The Grex filter is a little more consistent in QC than the Simas or DPX, but has its own issues. The best filter you can buy is the generically-named "Video Filter" which is virtually hand-made to a very high standard by an AVS member: very little degradation of video quality compared to other filters. It is not a full TBC yet is priced very close to the CBT100, making the choice difficult if you think you'll need the full TBC feature. After trying most of these, I settled on a second-hand DataVideo TBC1000 as the least of all evils. I avoid using it unless absolutely necessary, preferring the more transparent (and affordable) MCM-type VHS filters.

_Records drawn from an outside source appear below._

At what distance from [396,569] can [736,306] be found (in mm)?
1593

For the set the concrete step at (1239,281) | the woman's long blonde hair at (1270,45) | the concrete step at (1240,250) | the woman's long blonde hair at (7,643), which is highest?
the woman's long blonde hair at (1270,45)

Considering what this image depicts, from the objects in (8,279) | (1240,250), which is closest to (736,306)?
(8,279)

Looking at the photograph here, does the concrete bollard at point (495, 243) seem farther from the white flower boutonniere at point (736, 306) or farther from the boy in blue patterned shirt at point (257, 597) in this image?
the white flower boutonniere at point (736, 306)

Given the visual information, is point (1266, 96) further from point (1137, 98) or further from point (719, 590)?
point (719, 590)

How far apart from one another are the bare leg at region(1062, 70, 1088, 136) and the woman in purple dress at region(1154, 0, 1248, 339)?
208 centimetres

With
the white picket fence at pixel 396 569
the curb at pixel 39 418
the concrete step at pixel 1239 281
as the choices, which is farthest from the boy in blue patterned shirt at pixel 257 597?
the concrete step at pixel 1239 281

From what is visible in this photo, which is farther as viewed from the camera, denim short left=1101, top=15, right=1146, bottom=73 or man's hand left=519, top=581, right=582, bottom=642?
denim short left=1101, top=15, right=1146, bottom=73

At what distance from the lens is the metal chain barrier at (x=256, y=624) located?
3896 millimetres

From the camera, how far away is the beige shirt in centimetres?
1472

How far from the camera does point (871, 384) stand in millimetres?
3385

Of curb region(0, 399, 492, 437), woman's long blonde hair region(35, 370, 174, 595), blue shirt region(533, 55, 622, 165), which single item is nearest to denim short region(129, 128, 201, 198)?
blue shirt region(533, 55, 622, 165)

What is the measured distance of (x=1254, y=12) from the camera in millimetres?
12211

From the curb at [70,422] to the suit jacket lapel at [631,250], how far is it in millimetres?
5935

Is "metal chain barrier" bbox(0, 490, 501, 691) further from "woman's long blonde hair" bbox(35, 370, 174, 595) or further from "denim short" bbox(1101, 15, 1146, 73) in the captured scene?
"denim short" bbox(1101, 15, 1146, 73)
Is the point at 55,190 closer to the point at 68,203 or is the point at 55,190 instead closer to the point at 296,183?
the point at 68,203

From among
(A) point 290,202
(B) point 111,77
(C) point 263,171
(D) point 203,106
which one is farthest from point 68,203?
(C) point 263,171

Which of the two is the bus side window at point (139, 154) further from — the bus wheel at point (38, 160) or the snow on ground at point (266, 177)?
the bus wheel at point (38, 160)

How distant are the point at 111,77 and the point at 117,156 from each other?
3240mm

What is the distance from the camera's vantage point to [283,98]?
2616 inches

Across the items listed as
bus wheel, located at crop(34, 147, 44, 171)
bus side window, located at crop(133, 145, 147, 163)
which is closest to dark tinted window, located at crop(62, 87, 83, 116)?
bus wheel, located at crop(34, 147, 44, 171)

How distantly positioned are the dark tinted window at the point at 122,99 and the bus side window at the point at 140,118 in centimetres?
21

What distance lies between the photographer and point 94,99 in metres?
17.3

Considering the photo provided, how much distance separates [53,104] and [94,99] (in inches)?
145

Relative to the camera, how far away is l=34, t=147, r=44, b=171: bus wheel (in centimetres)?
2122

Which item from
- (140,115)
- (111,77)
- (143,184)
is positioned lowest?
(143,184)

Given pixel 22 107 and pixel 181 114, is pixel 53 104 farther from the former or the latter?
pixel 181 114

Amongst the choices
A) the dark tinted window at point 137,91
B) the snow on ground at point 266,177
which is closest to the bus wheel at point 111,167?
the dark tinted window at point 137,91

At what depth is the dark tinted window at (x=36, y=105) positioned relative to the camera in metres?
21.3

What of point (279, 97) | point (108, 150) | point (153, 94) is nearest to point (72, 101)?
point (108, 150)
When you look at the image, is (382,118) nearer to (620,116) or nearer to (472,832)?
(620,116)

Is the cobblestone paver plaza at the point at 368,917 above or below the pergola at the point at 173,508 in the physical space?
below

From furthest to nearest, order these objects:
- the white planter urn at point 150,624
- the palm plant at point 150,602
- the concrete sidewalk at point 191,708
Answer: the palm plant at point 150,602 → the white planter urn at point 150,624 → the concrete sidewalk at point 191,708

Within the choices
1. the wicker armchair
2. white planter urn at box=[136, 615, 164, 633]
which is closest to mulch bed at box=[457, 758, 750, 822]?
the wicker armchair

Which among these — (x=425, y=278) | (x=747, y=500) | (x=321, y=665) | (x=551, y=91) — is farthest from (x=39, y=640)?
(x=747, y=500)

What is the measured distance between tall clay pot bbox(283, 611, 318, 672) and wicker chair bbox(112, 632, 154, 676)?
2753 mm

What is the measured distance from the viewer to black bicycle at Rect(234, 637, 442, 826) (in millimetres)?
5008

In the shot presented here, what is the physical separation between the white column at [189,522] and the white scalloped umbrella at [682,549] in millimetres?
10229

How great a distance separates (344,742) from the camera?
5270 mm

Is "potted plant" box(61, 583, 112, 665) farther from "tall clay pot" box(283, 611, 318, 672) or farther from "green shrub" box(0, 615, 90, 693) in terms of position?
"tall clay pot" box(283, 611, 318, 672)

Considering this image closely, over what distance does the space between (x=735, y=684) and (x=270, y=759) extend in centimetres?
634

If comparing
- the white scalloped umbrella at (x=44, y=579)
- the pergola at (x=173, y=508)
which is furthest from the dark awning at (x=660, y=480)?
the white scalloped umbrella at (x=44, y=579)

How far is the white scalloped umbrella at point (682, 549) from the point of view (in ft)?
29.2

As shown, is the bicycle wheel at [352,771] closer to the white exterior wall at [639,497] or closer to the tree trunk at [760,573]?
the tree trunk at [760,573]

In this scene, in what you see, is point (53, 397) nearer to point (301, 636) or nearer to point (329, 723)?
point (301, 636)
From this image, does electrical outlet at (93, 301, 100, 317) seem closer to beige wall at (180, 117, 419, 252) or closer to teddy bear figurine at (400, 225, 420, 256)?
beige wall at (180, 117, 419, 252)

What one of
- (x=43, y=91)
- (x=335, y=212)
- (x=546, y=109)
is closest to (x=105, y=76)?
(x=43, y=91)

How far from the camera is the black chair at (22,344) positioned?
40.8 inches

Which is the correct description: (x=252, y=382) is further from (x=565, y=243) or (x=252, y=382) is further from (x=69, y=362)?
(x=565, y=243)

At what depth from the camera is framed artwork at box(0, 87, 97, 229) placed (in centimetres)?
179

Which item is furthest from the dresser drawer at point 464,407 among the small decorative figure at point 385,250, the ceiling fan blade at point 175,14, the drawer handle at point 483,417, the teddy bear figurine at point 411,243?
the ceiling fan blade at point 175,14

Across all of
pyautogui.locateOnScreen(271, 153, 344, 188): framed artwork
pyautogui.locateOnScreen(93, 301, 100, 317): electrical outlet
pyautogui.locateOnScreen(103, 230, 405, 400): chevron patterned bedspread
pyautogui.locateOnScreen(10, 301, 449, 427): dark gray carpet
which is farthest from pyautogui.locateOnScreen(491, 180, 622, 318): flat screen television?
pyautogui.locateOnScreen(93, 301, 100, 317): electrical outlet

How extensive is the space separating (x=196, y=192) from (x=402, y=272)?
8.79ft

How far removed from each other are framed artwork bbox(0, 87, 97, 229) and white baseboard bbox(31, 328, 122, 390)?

The S-video socket is vastly overrated: that connection option in itself doesn't guarantee significantly better dub quality. Much depends on the VCR, the tape, and the encoding device (PC or DVD recorder). S-video helps with ordinary tapes you recorded yourself from TV, its great with camcorder tapes, and noticeably better for dubbing from DVDs. But the minute you start dealing with "protected" commercial VHS, all bets are off: the stupid "protection" has already crippled many aspects of the tape signal. The more extravagant filters and TBCs tend to have a softening effect, they need all the help they can get, so benefit from S-video connection. But perversely, the cheap little VHS filters don't soften as much and can get away with composite connections, often besting a TBC or pricier filter using S-video cables. Making digital archives from analog videos is unpredictable: sometimes the crap VCR you buy for $10 at a yard sale works much better than a $400 Panasonic NV-SF200, and sometimes the $20 VHS filter beats a $300 TBC. You have to experiment with your own gear and tapes.